***** Stored records

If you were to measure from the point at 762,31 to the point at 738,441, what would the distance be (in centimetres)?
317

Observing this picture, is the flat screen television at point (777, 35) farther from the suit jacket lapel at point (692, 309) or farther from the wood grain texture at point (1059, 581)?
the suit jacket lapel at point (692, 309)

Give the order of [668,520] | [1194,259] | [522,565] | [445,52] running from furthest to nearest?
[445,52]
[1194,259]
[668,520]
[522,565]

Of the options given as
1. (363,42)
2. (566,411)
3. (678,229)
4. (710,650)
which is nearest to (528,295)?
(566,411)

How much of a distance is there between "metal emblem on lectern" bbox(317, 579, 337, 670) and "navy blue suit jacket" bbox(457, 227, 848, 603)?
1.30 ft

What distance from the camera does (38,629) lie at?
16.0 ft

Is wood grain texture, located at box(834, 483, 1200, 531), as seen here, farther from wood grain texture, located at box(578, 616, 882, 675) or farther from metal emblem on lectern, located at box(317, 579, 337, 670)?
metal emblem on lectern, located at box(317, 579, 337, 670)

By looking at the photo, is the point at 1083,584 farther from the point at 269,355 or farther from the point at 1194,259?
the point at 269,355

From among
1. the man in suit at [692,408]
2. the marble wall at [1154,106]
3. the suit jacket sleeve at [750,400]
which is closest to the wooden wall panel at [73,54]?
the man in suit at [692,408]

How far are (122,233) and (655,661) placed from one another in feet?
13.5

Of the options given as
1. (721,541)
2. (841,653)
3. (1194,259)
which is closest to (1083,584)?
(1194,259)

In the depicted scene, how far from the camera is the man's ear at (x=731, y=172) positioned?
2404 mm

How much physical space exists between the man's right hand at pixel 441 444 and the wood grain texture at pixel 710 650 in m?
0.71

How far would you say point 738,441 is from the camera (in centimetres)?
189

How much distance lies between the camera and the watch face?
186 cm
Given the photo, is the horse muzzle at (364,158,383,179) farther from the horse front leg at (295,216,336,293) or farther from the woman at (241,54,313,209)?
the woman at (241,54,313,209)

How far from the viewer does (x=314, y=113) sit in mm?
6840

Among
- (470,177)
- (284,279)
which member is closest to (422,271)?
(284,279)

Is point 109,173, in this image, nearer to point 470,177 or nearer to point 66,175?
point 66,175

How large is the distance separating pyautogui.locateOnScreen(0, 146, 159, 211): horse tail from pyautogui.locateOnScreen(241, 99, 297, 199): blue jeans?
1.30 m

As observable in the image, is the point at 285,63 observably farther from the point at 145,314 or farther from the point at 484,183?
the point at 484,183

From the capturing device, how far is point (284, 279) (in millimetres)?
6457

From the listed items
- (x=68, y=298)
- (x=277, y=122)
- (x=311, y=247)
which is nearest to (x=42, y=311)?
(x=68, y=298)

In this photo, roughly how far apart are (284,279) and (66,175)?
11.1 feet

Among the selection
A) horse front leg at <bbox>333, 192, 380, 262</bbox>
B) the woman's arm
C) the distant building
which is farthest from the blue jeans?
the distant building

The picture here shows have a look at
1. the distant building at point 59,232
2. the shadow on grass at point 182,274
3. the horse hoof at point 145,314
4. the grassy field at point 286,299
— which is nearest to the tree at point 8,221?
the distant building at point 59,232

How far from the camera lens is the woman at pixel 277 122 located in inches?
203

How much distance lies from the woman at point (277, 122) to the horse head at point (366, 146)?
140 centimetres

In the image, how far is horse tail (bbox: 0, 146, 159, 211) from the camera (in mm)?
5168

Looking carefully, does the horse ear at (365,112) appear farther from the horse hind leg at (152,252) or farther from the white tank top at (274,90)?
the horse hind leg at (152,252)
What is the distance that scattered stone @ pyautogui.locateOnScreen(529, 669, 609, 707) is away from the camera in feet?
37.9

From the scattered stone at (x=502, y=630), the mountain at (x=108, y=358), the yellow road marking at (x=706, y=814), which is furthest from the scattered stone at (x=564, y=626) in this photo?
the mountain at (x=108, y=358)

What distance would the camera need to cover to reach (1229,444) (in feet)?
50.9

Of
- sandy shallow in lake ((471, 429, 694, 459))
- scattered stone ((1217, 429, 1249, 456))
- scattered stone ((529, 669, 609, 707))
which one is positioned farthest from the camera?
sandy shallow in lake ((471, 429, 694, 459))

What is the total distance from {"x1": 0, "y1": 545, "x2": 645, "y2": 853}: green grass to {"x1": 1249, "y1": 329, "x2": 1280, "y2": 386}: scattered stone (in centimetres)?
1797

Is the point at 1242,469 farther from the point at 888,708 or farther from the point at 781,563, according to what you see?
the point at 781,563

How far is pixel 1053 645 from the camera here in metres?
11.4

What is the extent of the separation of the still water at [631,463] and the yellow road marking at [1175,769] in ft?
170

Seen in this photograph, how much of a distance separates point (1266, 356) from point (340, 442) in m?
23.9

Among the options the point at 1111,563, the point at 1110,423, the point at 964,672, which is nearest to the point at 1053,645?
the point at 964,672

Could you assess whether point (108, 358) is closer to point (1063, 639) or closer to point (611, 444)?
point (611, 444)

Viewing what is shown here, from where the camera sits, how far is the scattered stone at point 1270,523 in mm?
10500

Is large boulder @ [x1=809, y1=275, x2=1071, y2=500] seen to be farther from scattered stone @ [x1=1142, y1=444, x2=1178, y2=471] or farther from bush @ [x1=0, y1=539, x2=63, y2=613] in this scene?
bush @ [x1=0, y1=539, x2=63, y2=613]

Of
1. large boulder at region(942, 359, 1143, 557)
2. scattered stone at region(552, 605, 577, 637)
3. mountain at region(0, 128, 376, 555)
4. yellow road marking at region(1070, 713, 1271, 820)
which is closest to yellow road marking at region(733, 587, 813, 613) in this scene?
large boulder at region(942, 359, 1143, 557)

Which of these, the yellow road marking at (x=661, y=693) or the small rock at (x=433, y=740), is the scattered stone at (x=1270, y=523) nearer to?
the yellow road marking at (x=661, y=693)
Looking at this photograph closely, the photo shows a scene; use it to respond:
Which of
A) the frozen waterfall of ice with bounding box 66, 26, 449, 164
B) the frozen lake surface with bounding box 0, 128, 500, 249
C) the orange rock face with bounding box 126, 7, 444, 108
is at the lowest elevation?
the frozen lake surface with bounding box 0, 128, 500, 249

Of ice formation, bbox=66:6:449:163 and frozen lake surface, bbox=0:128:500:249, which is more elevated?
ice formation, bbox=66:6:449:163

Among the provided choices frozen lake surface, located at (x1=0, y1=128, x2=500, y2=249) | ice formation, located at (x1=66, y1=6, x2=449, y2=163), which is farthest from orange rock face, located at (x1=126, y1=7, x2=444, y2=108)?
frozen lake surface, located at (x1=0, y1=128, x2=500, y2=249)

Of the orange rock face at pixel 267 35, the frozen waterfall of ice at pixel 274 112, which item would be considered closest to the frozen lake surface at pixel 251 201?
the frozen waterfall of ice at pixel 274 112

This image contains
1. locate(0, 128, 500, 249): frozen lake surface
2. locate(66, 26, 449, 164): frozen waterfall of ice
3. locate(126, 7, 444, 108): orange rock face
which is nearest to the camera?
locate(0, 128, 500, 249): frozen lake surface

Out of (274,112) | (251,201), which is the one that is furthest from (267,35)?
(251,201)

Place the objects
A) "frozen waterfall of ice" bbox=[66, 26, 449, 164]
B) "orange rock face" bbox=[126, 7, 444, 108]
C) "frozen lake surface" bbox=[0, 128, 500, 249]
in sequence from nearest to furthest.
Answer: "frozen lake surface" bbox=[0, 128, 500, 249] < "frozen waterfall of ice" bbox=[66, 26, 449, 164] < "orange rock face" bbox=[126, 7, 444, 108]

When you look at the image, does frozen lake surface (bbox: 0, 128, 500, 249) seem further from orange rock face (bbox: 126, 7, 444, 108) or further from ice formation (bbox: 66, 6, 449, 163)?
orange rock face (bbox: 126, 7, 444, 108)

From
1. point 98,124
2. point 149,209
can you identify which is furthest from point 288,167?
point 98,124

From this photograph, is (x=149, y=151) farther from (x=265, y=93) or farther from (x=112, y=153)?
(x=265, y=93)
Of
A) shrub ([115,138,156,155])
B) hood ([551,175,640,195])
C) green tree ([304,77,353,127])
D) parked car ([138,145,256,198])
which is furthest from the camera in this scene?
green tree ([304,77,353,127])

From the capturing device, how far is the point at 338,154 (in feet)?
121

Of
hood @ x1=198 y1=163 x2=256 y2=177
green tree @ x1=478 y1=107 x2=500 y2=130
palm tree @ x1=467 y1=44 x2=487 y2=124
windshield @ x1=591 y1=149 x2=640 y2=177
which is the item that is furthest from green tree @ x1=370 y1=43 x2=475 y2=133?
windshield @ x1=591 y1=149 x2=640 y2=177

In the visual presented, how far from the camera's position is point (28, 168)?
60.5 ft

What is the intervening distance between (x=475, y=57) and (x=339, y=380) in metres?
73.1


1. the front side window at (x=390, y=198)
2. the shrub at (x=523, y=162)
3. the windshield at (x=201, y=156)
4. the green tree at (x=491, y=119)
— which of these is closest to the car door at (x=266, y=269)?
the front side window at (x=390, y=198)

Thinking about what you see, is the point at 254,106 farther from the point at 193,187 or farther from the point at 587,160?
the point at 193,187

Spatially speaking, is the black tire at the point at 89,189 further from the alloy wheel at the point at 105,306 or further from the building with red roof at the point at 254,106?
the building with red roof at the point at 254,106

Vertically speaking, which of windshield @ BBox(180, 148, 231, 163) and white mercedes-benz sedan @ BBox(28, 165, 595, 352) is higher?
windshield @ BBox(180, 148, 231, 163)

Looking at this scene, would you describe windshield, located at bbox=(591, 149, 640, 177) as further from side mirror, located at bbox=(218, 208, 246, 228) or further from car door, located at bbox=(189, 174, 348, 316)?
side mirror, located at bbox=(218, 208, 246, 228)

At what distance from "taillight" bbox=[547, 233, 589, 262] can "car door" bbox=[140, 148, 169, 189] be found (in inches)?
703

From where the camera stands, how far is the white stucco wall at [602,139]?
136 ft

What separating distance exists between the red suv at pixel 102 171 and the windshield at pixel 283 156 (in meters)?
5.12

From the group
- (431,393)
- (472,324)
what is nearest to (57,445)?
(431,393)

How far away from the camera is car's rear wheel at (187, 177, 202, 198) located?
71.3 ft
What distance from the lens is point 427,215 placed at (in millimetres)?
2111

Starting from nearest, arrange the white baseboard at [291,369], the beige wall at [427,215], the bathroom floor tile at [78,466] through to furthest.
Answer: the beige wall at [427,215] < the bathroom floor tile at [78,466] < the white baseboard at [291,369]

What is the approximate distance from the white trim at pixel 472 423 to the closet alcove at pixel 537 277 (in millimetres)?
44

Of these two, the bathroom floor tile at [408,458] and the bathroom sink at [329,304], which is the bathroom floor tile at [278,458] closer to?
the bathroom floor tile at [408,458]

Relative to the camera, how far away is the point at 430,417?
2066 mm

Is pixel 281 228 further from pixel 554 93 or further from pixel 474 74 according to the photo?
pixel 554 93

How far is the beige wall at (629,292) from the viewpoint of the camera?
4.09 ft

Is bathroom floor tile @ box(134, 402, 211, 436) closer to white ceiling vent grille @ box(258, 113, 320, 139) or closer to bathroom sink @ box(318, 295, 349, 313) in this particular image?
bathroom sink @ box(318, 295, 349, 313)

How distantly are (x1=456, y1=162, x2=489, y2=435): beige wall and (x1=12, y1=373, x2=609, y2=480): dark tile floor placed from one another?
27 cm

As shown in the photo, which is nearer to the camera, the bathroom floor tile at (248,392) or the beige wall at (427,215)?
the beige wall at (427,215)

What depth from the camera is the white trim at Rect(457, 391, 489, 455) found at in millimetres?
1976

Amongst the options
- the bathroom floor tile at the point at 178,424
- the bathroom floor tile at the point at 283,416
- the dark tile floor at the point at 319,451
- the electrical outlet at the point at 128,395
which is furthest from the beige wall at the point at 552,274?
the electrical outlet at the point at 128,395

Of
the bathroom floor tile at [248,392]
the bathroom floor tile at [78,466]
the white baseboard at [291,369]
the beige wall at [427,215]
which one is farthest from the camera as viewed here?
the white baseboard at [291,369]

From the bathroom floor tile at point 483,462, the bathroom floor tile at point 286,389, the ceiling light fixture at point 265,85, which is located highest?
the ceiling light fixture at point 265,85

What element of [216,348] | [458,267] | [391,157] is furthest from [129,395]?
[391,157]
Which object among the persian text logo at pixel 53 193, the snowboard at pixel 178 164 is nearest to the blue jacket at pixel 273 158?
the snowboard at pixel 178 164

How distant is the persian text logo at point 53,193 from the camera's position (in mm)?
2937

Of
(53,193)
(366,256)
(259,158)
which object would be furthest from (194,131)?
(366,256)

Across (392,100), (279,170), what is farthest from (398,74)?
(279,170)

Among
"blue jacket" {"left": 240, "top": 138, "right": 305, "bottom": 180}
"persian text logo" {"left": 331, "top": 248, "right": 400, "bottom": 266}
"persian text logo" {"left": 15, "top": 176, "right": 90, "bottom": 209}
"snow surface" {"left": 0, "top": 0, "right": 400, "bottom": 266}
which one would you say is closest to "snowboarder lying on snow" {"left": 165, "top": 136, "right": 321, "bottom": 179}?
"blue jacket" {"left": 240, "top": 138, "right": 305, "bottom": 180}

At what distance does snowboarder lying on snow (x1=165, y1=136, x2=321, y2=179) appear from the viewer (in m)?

**********

* _Task goal_
Retype the entries above verbatim, from the line containing "From the bathroom" through the end of the entries, with both ends included.

* _Full answer_
From the bathroom floor tile at point 483,462, the bathroom floor tile at point 286,389, the ceiling light fixture at point 265,85, which is located highest?
the ceiling light fixture at point 265,85

What element of [216,348] | [458,267] | [391,157] is furthest from [129,395]?
[391,157]
Which object among the persian text logo at pixel 53 193, the snowboard at pixel 178 164 is nearest to the blue jacket at pixel 273 158?
the snowboard at pixel 178 164

How distant is the persian text logo at point 53,193 from the camera's position (in mm)?
2937

Of
(53,193)
(366,256)
(259,158)
which object would be furthest from (194,131)?
(366,256)

Across (392,100), (279,170), what is farthest from (398,74)?
(279,170)

Among
"blue jacket" {"left": 240, "top": 138, "right": 305, "bottom": 180}
"persian text logo" {"left": 331, "top": 248, "right": 400, "bottom": 266}
"persian text logo" {"left": 15, "top": 176, "right": 90, "bottom": 209}
"snow surface" {"left": 0, "top": 0, "right": 400, "bottom": 266}
which one would you say is closest to "snowboarder lying on snow" {"left": 165, "top": 136, "right": 321, "bottom": 179}?
"blue jacket" {"left": 240, "top": 138, "right": 305, "bottom": 180}

At what distance does snowboarder lying on snow (x1=165, y1=136, x2=321, y2=179) appear from the viewer (in m)?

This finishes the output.